HARARE, Zimbabwe (AP):Zimbabwean opposition leader and presidential candidate Morgan Tsvangirai returned quietly to his homeland yesterday, stopping first to visit hospitalised supporters targeted in an onslaught of state-sponsored violence, then calling on increasingly autocratic President Robert Mugabe to "set his people free."
Tsvangirai left six weeks ago to warn the world about impending violence. He first tried to return a week ago, but called that off after his party said he was the target of a military assassination plot. The former union leader has survived at least three assassination attempts.
Last week, a party meeting in central Harare and a rally had been planned for his return. In the end, he came back in typically low-key style.
little fanfare
He arrived at the capital's main airport with little fanfare and then sped off in a three-car convoy to a Harare hospital were victims of political violence were being treated.
"I return home to Zimbabwe with a sad heart," he told reporters after the hospital visit. "I have met and listened to the stories of the innocent people targeted by a regime seemingly desperate to cling to power."
--------------------------------
__EXERCISES TO COMPLETE__:
[1] According to the news report on Tsvangirai's return, how many assassination attempts has the former union leader survived?
[2] From the news report on Tsvangirai's return, write out the part that opens with the words "HARARE, Zimbabwe (AP):Zimbabwean" and closes with "typically low-key style.".

__SUPPLIED DATA__:
--------------------------------
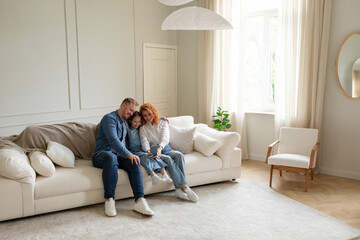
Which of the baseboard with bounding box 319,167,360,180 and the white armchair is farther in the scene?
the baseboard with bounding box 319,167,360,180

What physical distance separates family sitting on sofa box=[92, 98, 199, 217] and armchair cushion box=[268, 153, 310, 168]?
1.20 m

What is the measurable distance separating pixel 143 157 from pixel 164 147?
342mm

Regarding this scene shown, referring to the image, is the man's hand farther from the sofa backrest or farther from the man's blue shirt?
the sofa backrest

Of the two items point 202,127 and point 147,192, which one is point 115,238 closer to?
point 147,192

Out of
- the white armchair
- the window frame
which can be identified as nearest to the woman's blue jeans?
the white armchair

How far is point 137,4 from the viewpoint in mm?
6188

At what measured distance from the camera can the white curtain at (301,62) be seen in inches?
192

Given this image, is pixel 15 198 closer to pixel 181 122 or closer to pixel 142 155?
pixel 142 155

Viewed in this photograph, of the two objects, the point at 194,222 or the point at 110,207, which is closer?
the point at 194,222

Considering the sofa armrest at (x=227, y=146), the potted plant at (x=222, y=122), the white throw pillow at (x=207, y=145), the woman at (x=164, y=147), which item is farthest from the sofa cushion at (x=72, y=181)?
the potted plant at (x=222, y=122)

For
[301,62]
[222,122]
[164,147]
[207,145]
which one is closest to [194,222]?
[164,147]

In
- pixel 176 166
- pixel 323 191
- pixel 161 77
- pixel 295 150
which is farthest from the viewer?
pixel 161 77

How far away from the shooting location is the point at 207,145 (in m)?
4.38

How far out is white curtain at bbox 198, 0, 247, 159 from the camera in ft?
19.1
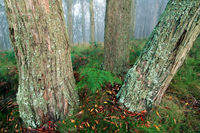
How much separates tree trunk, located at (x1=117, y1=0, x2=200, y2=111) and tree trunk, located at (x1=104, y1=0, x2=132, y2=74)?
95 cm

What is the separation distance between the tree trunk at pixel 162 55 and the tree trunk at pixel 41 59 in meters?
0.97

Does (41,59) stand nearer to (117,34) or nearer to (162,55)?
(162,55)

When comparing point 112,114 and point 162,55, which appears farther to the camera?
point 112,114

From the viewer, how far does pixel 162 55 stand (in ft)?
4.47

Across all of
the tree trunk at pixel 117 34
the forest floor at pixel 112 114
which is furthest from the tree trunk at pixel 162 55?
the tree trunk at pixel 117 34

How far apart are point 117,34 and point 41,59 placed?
--------------------------------
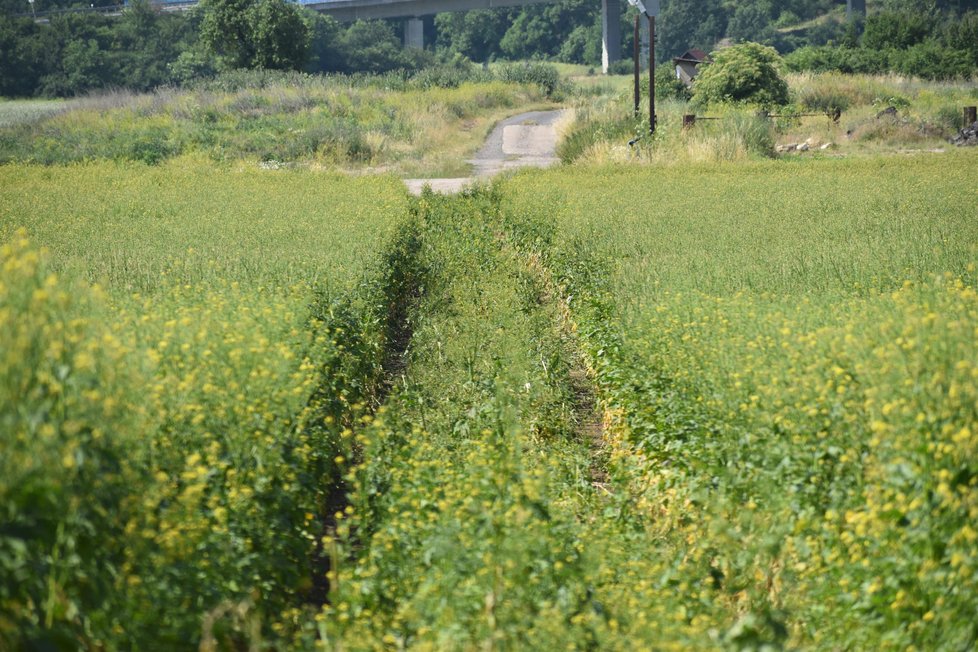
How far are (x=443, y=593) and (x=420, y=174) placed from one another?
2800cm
--------------------------------
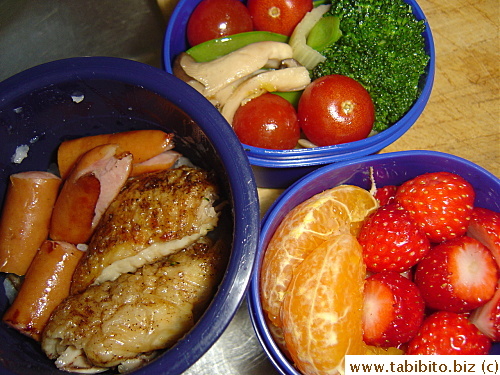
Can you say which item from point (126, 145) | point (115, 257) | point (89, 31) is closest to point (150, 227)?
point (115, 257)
--------------------------------
__ANSWERS BELOW__:
[1] At least three.

[2]
HARARE, Zimbabwe (AP):Zimbabwean opposition leader and presidential candidate Morgan Tsvangirai returned quietly to his homeland yesterday, stopping first to visit hospitalised supporters targeted in an onslaught of state-sponsored violence, then calling on increasingly autocratic President Robert Mugabe to "set his people free."
Tsvangirai left six weeks ago to warn the world about impending violence. He first tried to return a week ago, but called that off after his party said he was the target of a military assassination plot. The former union leader has survived at least three assassination attempts.
Last week, a party meeting in central Harare and a rally had been planned for his return. In the end, he came back in typically low-key style.